### DOCUMENT EXTRACT:
○ ○ ○ ○
This 1890’s classic holiday staple was born in New York’s Waldorf Hotel, created by Oscar Tschirky, the famed maitre d’hotel. Traditionally composed with apples, celery and walnuts, I’ve updated the century-old recipe with this New South version.

Livened up with southern apples and radishes, this seasonal rendition also throws local pecans and blue cheese into the mix. The result is a bright side dish that wakes up the palate, perfectly complimenting your turkey and cranberry sauce. Throw chopped turkey in for a delicious leftover.

Ingredients:
1/2 cup pecan halves
3/4 cup greek yogurt
2 tablespoons minced fresh flat-leaf parsley
2 tablespoons minced fresh chives
1 T lemon zest, finely grated
sea salt & freshly ground black pepper
2 large crisp red apples
1 cup red grapes, halved
2 stalks celery (with leaves), sliced into 1/4” thick pieces (leaves chopped)
○ ○ ○ ○
### SUPPLIED RECORDS:
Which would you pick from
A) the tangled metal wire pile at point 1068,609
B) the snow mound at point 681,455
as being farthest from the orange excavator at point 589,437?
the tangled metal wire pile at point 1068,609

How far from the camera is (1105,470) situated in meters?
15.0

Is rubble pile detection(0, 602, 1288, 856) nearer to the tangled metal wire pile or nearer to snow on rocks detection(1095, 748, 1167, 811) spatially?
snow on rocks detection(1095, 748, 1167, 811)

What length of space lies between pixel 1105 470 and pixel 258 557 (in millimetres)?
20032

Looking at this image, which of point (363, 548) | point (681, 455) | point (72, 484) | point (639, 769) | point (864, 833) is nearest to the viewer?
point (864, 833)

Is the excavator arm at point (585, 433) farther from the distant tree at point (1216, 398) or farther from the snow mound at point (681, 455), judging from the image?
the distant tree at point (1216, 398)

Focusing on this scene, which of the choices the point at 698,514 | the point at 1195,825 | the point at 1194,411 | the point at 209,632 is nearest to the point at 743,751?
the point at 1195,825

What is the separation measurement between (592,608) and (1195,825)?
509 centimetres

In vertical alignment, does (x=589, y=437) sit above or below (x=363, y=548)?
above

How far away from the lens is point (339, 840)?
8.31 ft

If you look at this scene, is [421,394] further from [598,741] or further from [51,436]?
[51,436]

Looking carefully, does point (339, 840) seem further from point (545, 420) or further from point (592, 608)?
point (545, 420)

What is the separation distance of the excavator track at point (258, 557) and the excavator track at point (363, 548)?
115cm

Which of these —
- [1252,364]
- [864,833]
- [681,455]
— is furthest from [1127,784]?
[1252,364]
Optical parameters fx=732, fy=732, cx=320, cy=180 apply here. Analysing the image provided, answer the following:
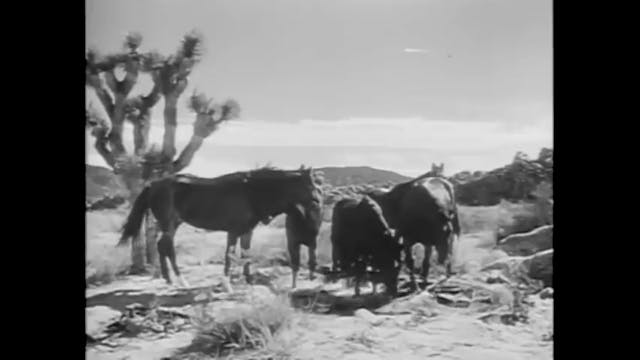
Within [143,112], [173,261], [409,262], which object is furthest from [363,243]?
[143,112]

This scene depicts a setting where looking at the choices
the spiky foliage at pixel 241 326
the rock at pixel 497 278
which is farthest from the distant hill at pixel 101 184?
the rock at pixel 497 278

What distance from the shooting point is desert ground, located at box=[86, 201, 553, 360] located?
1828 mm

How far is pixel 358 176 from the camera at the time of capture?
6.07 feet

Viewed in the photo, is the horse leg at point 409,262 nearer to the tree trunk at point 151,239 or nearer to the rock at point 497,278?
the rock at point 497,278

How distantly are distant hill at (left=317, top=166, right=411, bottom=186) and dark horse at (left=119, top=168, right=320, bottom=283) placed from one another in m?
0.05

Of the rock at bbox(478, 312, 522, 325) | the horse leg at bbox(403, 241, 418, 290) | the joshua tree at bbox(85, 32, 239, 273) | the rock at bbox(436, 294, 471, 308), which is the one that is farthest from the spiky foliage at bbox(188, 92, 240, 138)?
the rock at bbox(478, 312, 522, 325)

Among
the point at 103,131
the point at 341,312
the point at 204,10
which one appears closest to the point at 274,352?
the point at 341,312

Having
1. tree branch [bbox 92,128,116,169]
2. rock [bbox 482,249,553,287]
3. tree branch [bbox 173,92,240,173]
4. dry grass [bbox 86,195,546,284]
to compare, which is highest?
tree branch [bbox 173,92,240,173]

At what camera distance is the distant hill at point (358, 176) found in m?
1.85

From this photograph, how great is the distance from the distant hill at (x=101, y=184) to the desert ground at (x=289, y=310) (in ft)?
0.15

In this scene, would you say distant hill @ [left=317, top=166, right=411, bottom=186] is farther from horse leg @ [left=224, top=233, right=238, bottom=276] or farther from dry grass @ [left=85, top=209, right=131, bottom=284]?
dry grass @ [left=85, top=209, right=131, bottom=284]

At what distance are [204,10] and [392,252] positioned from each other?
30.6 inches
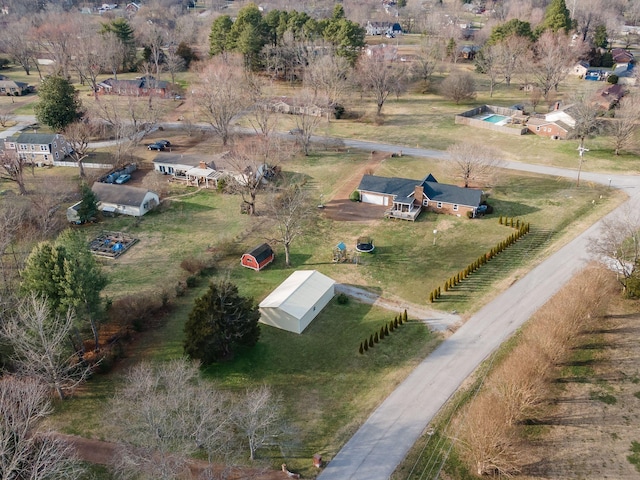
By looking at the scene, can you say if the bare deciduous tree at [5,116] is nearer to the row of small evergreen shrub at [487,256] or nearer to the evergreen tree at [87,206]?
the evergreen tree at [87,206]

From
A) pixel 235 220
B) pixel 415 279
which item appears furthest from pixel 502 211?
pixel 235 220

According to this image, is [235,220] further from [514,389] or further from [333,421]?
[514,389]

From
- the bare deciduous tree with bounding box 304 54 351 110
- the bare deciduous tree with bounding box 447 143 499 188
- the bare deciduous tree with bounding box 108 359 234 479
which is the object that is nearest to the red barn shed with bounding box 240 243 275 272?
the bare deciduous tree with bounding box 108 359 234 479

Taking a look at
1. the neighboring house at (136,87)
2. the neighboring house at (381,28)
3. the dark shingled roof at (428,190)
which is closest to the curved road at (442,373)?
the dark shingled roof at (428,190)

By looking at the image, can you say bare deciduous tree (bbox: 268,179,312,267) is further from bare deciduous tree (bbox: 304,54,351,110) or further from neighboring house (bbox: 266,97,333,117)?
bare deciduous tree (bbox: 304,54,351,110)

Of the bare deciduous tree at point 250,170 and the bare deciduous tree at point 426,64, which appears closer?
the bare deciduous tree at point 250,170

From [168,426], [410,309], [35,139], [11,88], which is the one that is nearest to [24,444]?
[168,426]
○ ○ ○ ○
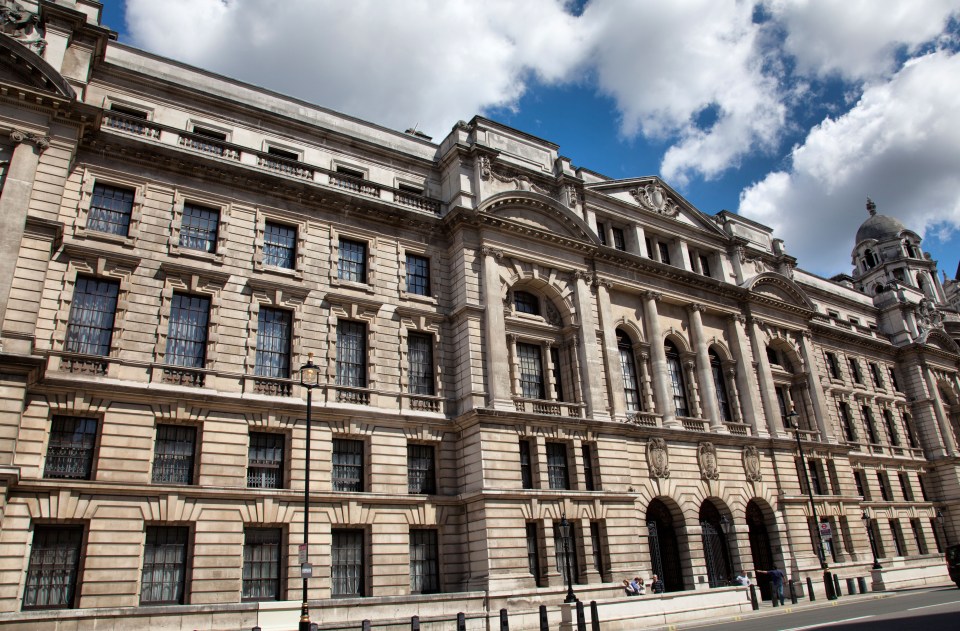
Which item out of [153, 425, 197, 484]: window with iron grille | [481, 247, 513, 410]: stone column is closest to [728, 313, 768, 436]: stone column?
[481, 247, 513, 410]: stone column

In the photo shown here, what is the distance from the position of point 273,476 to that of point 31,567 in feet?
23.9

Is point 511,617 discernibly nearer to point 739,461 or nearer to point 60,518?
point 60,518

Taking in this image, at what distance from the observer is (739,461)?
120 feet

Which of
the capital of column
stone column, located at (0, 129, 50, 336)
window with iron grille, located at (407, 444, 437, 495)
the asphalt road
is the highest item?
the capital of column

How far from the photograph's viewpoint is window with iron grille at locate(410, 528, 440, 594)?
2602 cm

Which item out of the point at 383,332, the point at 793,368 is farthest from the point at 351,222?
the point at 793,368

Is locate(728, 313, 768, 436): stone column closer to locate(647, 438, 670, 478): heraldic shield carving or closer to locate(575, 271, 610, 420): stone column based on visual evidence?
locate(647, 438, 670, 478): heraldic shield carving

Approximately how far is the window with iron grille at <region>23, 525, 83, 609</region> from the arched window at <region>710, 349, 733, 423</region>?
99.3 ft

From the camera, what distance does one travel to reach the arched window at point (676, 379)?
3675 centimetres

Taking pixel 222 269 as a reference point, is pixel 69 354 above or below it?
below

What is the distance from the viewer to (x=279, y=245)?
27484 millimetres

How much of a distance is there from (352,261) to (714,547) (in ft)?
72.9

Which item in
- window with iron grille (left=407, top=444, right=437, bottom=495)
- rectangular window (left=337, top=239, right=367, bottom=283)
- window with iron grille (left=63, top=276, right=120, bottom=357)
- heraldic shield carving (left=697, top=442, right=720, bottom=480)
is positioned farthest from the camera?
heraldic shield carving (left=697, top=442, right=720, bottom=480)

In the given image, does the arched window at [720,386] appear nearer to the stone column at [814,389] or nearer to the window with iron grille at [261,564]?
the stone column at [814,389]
○ ○ ○ ○
### TO BE DONE:
(a) Copy the Waldorf salad recipe word for word, between "Livened up with" and "a delicious leftover.", inclusive.
(b) Write the next part of the Waldorf salad recipe, picking up after its final line.

### RESULTS OF THE EXERCISE:
(a)
Livened up with southern apples and radishes, this seasonal rendition also throws local pecans and blue cheese into the mix. The result is a bright side dish that wakes up the palate, perfectly complimenting your turkey and cranberry sauce. Throw chopped turkey in for a delicious leftover.

(b)
1/2 lemon, juiced
1 bunch fingerling radishes, sliced into 1/4” thick pieces
1 cup blue cheese, 1/2” pieces (sweet grass dairy asher blue or similar)


Method:
1. Preheat the oven to 350 degree F. Place pecans on a baking sheet and toast 8-10 minutes. Cool and break into small pieces.

2. Whisk yogurt, herbs, lemon zest in a large bowl and season to taste.

3. Halve, core, and cut the apples into 1/2-inch chunks, leaving the skin intact. Add apples, grapes, celery, radishes, and lemon juice to dressing bowl and toss. Cover and refrigerate if not serving immediately.

4. When ready to serve, stir pecans and small blue cheese chunks into the salad. Season with salt and pepper to taste.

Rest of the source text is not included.